My husband and I are among the fortunate. I am seven years younger than he and still working a full-time job. We still have money coming in and I Continue to have the possibility of future raises. Because of the current economy, we have cut our spending dramatically and are banking as much money as we can prior to my retirement. Not everyone is as fortunate. Planning for retirement these days is tantamount to trying to nail Jell-O to the wall. Planning for the unknown is infinitely more difficult than planning for the known. Unfortunately, I do not believe anyone is going to get the formula absolutely right. Even the wealthy will need to adjust their lifestyle to ensure funds last at least as long as they live. For the not-so-wealthy, I believe the biggest mistake you can make is throwing up your hands in desperation. You must set goals and plan to the best of your ability. If you are still in the retirement planning stage, consider the following.
• Retirement Age. We must face the fact that the quintessential retirement age is expanding. I know few people who are or will be able to retire at age 62 or 65. I am planning to retire at age 66 or 67, but only if the government does not continue raising the age for Social Security benefits prior to the time I reach that age. The possibility exists that I may have to work until I am 70 years old. As long as my health continues to be good, I do not see this as a problem. However, if my health declines, causing me to retire earlier, our household income will suffer greatly. For those who have already retired and are not yet 70 years old, the day may come when you have to think about re-entering the workforce for a time in order to supplement Social Security or decreasing pensions.

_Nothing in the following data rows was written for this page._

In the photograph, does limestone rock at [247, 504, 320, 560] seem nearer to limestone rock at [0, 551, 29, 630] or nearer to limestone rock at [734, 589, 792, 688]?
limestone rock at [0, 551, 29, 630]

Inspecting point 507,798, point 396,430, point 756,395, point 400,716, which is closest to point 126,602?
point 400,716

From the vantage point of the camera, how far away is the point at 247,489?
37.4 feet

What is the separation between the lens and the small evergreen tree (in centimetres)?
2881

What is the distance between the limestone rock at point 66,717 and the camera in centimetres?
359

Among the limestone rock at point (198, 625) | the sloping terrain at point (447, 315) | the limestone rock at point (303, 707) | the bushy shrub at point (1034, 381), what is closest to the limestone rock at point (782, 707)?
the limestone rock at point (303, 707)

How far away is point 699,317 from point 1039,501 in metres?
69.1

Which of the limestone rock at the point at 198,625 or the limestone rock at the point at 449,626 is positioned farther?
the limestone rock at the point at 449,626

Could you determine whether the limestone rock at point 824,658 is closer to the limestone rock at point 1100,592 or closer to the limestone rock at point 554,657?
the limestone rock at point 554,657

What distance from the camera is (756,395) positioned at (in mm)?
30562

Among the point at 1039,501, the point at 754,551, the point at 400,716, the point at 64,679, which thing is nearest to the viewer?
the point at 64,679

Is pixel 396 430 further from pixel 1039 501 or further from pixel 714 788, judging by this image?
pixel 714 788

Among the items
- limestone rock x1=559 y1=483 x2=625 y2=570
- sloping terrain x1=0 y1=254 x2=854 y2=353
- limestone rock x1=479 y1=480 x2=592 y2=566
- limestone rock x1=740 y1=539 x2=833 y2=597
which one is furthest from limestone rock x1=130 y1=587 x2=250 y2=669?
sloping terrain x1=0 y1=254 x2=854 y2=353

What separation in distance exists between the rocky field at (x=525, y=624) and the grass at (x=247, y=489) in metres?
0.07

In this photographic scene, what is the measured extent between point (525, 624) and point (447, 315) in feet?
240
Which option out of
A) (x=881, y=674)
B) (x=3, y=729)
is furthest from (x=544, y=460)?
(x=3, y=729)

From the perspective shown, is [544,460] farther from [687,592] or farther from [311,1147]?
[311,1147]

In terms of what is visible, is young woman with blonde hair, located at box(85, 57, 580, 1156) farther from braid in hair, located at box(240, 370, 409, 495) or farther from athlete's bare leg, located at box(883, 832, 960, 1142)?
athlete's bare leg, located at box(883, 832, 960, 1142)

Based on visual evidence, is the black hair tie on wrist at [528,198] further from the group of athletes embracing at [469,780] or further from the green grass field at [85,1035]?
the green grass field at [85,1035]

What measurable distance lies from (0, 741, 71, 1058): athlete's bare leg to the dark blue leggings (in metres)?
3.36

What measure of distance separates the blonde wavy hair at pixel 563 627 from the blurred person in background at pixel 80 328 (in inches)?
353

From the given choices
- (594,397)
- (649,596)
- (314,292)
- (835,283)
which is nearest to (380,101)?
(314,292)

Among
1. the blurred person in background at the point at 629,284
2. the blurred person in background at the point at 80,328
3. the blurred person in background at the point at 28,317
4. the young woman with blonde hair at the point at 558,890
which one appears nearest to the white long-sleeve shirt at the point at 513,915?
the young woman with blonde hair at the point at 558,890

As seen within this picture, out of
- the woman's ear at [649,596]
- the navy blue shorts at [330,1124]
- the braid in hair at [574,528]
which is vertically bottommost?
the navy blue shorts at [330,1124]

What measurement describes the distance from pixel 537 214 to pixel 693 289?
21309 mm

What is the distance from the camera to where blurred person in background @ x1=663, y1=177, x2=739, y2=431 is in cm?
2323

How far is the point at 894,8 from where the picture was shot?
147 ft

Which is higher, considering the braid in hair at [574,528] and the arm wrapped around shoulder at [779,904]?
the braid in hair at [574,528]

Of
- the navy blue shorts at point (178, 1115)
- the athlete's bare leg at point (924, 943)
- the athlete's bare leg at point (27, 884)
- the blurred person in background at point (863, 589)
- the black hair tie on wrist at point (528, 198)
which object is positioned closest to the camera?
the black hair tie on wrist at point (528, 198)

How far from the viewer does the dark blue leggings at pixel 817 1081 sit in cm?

• Housing. My husband and I live in a small house on ten acres in the country. We love it! However, as we age, we have to consider the feasibility of living in such a remote area. At this point, my husband is still able to mow grass, chop wood, and shovel snow, but we both know this will not be the case forever. Our house is a two-story Cape Cod with a full basement. My knees are already giving me fits and I don’t know how much longer I will be able to navigate the stairs. Our house certainly is not handicap accessible in its current condition and we will begin remedying the situation this year with a much-needed remodeling project. However, we realize the day will come when we will need to move. If you find yourself in the same situation, you need to plan for the additional costs. Does your current limited income allow for a change in residence for you?
• Medical bills. Despite the government’s attempt to overhaul our country’s healthcare, I do not think the majority of us will see any improvement in the foreseeable future. With cuts to Medicare and Medicaid looming over us, medical bills will most likely be the largest drain on our financial resources as we age. Health insurance and prescription costs will become our most significant outlay of cash. In addition to laying aside as much money as you can, your planning should also include taking every measure possible to maintain a healthy body and mind.
I do believe we can all still enjoy our retirement years if we persevere through these difficult economic times. Perhaps your retirement will not look the same as the retirement your parents enjoyed, but you can maintain a good quality of life with the appropriate planning.